*EXERCISE BRIEF*:
Put the text lines of the records below into a numbered list, skipping blank lines and leaving out the pictures.

*SUPPLIED DATA*:

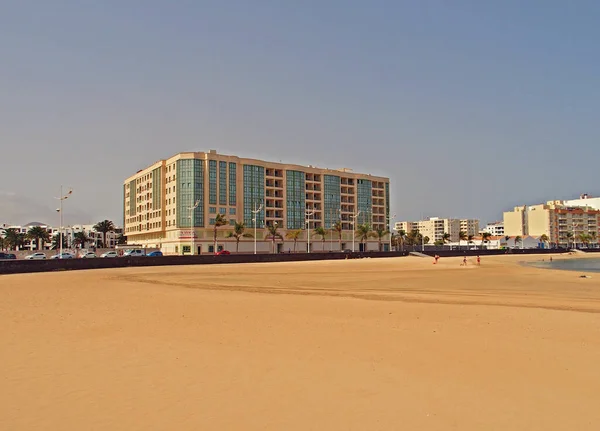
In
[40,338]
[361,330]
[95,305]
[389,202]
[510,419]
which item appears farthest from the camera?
[389,202]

*TASK OUTPUT*:
1. In
2. [40,338]
3. [361,330]
4. [95,305]
5. [389,202]
6. [510,419]
7. which item appears farthest from the camera?
8. [389,202]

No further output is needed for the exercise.